🎓 🔥 From SQL to NoSQL, a migration path

image

Homework

Don’t forget to complete your upgrade and get your verified skill badge! Finish and submit your homework!

  1. Complete the practice steps 1-4 from this repository as described below. Make screenshots of the last step (load data with DSBulk)
  2. Complete scenario Cassandra Data Modeling at make a screenshot of the “congratulations” page.
  3. Submit your homework here

That’s it, you are done! Expect an email next week!

Table of content

  1. Create your Astra Instance
  2. Create petclinic NoSQL data model
  3. Generate your Astra application token and service account
  4. Load data into Astra with DSBulk

1. Create your Astra instance

ASTRA service is available at url https://astra.datastax.com. ASTRA is the simplest way to run Cassandra with zero operations at all - just push the button and get your cluster. No credit card or any payment required, $25.00 USD credit every month, roughly 5M writes, 30M reads, 40GB storage monthly - sufficient to run small production workloads.

✅ Step 1a. Register (if needed) and Sign In to Astra : You can use your Github, Google accounts or register with an email.

Make sure to chose a password with minimum 8 characters, containing upper and lowercase letters, at least one number and special character

Registration Image

Login Image

✅ Step 1b. Create a “pay as you go” plan

Follow this guide and use the values provided below, to set up a pay as you go database with a FREE $25 monthly credit.

> **PROBLEM DETAILS**:
Pick up the SQL-to-NoSQL migration guide after its last sentence and write the next part.

> **Records from a collection**:
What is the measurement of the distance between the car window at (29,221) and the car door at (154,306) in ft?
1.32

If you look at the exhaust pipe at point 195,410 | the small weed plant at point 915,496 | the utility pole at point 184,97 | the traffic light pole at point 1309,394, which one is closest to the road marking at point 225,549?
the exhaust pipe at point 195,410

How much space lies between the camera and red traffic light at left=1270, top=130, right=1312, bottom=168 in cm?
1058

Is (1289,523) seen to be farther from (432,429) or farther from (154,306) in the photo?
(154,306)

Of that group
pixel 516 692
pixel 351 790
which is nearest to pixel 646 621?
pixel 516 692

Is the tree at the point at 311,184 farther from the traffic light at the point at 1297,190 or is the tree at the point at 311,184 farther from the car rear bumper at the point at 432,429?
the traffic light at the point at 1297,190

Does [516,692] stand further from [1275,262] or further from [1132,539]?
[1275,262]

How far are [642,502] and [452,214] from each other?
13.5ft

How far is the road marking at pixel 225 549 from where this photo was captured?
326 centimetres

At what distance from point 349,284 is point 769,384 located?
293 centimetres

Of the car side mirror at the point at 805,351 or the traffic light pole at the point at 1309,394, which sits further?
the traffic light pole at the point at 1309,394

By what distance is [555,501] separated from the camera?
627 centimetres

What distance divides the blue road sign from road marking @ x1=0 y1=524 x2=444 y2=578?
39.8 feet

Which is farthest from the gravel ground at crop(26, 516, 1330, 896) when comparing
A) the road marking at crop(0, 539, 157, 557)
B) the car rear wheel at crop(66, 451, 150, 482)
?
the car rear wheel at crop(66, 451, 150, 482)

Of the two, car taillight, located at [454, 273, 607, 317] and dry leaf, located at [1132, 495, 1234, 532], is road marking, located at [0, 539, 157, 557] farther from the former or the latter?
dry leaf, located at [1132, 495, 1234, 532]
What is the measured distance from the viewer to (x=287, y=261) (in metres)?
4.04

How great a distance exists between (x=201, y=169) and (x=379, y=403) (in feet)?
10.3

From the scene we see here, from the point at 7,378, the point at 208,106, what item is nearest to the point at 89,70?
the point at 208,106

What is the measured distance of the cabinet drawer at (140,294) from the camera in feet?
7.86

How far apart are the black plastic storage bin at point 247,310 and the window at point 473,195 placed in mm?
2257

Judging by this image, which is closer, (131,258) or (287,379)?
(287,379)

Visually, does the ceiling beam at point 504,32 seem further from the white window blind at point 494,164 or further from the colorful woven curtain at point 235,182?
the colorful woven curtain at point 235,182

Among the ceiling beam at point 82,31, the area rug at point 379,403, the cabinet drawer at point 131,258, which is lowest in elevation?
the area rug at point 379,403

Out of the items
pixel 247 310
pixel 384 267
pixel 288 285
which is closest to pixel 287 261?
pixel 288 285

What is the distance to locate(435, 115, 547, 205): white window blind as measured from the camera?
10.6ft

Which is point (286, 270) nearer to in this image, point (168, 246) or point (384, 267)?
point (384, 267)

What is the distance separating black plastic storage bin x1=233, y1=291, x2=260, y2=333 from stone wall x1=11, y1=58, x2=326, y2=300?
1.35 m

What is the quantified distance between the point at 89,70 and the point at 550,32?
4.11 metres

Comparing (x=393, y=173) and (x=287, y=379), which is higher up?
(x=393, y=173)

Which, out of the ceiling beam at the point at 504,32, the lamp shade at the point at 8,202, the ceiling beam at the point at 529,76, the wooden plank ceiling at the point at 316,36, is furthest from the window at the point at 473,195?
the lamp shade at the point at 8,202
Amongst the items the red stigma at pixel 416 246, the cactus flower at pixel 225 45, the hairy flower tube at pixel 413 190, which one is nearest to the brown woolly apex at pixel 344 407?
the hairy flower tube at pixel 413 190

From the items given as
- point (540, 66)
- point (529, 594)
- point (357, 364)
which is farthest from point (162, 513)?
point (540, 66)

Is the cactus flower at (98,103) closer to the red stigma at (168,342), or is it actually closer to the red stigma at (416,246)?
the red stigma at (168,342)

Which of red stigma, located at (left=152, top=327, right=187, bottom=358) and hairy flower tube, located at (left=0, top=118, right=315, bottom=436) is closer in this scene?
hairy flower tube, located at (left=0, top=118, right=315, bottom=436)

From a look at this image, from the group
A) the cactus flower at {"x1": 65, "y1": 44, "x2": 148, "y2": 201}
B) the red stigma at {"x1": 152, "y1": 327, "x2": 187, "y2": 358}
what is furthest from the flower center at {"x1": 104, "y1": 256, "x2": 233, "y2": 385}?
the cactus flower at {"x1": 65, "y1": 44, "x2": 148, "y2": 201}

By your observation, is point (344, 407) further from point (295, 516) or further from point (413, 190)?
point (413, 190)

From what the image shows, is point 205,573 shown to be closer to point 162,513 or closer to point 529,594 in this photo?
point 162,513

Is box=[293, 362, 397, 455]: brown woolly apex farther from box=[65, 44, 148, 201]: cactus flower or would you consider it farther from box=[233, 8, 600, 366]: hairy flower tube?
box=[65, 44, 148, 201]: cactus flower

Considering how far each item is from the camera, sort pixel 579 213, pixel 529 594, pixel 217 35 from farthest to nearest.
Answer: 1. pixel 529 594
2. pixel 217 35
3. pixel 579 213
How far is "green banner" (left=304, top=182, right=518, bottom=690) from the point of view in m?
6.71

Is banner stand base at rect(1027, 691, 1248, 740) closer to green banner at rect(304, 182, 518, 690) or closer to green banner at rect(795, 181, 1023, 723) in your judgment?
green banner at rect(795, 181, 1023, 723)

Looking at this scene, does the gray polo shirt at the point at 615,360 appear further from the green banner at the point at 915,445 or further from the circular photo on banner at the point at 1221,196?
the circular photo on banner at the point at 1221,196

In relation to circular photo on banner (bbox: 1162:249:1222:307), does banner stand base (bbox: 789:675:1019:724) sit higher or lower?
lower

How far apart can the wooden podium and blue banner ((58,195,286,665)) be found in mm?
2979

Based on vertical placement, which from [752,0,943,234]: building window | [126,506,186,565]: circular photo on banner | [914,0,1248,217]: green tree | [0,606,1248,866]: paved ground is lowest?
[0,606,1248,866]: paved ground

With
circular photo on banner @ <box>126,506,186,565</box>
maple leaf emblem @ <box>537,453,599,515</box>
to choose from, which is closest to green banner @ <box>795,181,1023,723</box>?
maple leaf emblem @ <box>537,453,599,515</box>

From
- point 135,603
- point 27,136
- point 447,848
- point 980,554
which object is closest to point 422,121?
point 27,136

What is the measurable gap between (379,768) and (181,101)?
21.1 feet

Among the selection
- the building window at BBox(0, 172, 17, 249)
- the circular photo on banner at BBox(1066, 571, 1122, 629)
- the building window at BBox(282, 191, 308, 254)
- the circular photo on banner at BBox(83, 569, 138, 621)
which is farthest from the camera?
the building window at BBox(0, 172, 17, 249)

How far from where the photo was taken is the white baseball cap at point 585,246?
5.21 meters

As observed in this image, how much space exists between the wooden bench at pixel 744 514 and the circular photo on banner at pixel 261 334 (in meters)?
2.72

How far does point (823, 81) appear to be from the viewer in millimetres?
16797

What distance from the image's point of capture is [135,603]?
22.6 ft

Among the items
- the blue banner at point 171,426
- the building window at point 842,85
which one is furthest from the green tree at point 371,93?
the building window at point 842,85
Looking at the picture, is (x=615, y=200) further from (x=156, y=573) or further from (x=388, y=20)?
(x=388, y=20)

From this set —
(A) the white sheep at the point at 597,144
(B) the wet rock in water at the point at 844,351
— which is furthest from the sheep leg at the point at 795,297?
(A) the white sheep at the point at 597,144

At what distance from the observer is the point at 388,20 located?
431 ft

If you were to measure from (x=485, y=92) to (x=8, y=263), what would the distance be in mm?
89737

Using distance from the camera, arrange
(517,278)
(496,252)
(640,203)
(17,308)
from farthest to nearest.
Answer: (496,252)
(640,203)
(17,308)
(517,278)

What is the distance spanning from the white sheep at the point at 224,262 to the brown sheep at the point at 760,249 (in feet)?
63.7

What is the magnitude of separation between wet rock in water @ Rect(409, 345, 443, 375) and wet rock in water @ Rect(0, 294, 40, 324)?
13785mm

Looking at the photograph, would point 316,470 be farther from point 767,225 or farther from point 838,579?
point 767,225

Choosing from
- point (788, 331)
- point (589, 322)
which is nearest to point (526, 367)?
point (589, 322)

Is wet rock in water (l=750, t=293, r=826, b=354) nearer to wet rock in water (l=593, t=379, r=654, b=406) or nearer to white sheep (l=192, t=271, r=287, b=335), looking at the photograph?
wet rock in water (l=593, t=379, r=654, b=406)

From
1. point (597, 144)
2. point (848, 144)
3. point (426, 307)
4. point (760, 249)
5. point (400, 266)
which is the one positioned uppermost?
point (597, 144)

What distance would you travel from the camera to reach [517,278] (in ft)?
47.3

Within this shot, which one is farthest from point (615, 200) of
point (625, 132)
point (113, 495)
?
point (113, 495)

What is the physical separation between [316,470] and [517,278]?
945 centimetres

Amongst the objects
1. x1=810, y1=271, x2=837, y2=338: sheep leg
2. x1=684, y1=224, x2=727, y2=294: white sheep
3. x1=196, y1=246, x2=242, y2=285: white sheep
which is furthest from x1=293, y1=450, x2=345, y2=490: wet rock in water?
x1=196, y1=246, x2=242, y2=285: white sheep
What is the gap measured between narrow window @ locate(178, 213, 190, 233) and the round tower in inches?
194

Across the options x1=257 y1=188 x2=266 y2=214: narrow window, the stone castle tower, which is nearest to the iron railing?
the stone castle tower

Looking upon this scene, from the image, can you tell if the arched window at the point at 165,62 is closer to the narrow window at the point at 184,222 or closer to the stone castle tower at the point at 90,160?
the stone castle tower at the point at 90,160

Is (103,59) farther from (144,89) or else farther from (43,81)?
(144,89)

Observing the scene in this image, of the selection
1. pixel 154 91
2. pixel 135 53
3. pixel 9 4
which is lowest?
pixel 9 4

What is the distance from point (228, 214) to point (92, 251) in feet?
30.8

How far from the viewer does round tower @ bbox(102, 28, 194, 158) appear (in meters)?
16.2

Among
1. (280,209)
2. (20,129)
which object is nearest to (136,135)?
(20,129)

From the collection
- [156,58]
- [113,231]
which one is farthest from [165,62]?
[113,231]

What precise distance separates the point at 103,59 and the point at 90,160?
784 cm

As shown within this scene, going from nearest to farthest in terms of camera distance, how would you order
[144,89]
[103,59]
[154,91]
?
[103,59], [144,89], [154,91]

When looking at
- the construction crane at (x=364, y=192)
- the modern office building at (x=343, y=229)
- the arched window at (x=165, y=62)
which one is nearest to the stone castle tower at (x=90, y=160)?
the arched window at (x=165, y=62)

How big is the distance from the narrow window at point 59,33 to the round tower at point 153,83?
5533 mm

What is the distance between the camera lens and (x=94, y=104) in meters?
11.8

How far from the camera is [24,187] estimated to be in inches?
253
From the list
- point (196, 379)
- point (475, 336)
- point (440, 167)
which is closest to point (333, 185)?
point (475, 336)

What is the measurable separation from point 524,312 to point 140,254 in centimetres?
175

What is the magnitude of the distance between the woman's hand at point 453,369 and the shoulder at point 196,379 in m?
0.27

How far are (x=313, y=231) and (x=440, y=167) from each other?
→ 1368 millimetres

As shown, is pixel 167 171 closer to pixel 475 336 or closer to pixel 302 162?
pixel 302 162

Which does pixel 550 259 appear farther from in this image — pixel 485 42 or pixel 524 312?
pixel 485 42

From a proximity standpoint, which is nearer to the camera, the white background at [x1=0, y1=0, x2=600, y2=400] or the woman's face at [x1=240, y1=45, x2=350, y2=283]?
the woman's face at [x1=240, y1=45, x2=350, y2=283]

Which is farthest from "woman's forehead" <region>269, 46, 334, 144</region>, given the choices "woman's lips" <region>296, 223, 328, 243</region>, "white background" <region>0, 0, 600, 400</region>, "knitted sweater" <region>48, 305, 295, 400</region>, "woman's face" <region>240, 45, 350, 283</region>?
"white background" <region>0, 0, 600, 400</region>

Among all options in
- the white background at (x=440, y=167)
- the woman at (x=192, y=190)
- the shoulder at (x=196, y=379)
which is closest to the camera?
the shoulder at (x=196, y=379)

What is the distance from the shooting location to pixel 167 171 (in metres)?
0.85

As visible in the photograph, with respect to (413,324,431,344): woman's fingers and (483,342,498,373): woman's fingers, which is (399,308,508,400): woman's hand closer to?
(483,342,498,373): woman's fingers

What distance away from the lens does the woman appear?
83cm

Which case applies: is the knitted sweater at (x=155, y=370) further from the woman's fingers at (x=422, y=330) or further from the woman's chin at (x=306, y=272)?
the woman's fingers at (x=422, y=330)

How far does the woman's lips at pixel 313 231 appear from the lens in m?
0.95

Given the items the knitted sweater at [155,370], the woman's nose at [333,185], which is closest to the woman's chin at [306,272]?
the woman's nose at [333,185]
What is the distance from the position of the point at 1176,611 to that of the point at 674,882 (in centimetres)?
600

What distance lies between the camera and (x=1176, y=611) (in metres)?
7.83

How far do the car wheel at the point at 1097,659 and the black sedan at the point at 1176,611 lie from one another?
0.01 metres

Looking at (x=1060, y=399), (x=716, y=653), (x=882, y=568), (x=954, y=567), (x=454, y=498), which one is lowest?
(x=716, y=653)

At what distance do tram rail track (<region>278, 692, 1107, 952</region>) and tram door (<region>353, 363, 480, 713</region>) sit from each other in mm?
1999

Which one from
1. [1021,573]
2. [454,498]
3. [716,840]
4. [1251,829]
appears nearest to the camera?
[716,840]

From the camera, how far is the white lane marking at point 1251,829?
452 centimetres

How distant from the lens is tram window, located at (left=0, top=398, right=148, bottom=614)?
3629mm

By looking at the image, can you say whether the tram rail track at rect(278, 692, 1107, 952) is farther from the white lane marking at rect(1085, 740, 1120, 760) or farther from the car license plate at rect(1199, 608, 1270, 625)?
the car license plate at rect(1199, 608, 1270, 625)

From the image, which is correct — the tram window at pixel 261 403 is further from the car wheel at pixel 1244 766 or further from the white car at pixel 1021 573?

> **RESULT OF THIS EXERCISE**:
Parameter Value
Database name sql_to_nosql_db
Keyspace name spring_petclinic

2. Create petclinic NoSQL data model

Ok, now that you have a database created the next step is to create a tables to work with.

✅ Step 2a. Navigate to the CQL Console and login to the database

In the Summary screen for your database, select CQL Console from the top menu in the main window. This will take you to the CQL Console and automatically log you in.

✅ Step 2b. Describe keyspaces and USE killrvideo

Ok, now we’re ready to rock. Creating tables is quite easy, but before we create one we need to tell the database which keyspace we are working with.

First, let’s DESCRIBE all of the keyspaces that are in the database. This will give us a list of the available keyspaces.

📘 Command to execute

desc KEYSPACES;

“desc” is short for “describe”, either is valid

📗 Expected output

Screen Shot 2021-04-06 at 2 11 09 PM

Depending on your setup you might see a different set of keyspaces then in the image. The one we care about for now is spring_petclinic.

From here, execute the USE command with the spring_petclinic keyspace to tell the database our context is within spring_petclinic.

📘 Command to execute

use spring_petclinic;

📗 Expected output

Screen Shot 2021-04-06 at 2 12 24 PM

Notice how the prompt displays token@cqlsh:spring_petclinic> informing us we are using the spring_petclinic keyspace. Now we are ready to create our tables.

✅ 2c. Create tables

  • Execute the following Cassandra Query Language. Copy and paste the following statements into your CQL Console

📘 Command to execute

use spring_petclinic;

DROP INDEX IF EXISTS petclinic_idx_vetname;
DROP INDEX IF EXISTS petclinic_idx_ownername;
DROP TABLE IF EXISTS petclinic_vet;
DROP TABLE IF EXISTS petclinic_vet_by_specialty;
DROP TABLE IF EXISTS petclinic_reference_lists;
DROP TABLE IF EXISTS petclinic_owner;
DROP TABLE IF EXISTS petclinic_pet_by_owner;
DROP TABLE IF EXISTS petclinic_visit_by_pet;

/** A vet can have multiple specialties. */
CREATE TABLE IF NOT EXISTS petclinic_vet (
  id          uuid,
  first_name  text,
  last_name   text,
  specialties set<text>,
  PRIMARY KEY ((id))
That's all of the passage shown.